The problem was that the consequences of COVID were suddenly happening in real time, not something like global warming that would only be provable decades from now when the East Coast was underwater or historical confirmation that what happened on January 6, 2021, was a work of fiction.
Regrettably, this influenced other cable news networks who borrowed from the FOX formula . Yet nobody did it better than FOX, which became the most viewed news network in America. Trump set the tone that FOX News so reverently followed in covering the virus when he stated repeatedly that “we cannot let the cure be worse than the problem.” The problem was a serial killer on the loose. The strategy was not to get so preoccupied with the virus that we drag the economy down, along with the lifestyle to which we’ve all become so accustomed,
Eventually, even Trump was belatedly calling for serious measures like social distancing, travel restrictions and ratcheting up production of ventilators and face masks. Yet FOX News was still in denial about the plague overtaking the land and led the movement in transforming Dr. Anthony Fauci into a villainous figure for recommending masks and jabs. Once this killer virus was somewhat tamed, the attitude was almost as if it never happened and that Fauci was part of the problem and not the cure.

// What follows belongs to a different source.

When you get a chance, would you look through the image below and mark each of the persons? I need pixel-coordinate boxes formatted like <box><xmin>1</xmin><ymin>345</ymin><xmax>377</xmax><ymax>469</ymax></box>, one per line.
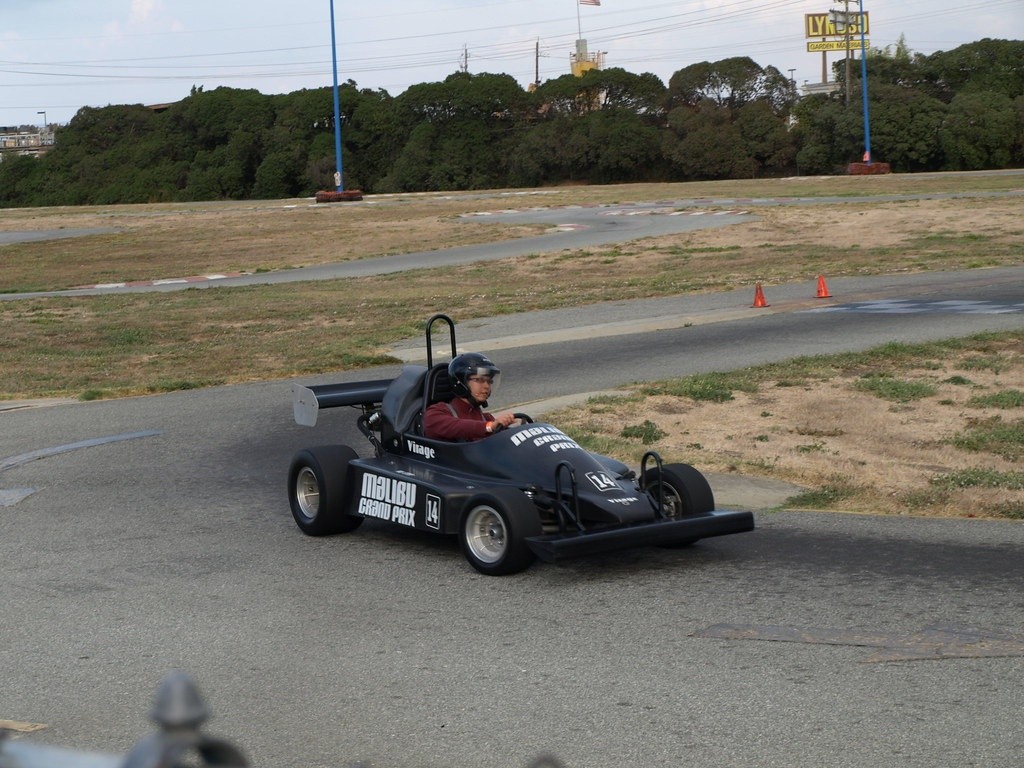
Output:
<box><xmin>422</xmin><ymin>352</ymin><xmax>517</xmax><ymax>442</ymax></box>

FOX’s Sean Hannity, who defies all definitions of a journalist, was introduced and ballyhooed by Trump at his political rallies, which continued nonstop throughout most of his four years in office, coming abruptly to a stop because his self-proclaimed “tremendous rallies” were defying his own social distancing guidelines Hannity, at around the same time, was preaching about “scaring people unnecessarily” and dismissing COVID-19 as “a new hoax,” a term that Trump himself parroted even as the virus ramped up its assault.

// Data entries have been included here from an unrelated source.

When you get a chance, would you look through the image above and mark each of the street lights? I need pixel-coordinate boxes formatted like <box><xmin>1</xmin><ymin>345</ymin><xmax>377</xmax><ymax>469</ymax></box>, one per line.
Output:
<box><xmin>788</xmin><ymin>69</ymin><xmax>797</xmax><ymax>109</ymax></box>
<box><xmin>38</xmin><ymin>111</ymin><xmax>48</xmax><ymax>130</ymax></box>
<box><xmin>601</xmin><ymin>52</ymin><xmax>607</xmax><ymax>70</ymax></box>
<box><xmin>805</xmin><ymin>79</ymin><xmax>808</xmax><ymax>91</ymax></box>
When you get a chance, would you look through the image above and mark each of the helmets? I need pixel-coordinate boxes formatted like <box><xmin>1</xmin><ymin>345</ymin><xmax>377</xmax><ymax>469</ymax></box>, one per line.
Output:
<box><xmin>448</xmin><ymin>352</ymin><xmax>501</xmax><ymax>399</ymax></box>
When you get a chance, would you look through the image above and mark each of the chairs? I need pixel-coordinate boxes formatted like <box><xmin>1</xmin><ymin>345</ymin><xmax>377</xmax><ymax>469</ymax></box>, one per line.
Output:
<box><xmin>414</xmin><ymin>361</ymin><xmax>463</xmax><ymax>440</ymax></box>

It was in mid-March 2020 when an independent poll by Survey 160 and Gradient Metrics revealed that Republicans were more likely to believe the pandemic was exaggerated, even fake news, and that people who favored FOX News as their chief source of information in the previous 24 hours were much less likely to take the pandemic seriously than other Republicans.
Now we’re learning that the self-proclaimed voice of conservative America was again bearing false witness — this time about who was truly responsible for the insurrection on January 6, 2021. It may go down in history as an act of treason committed by a President of the United States—with a lot of help from his Friends at FOX.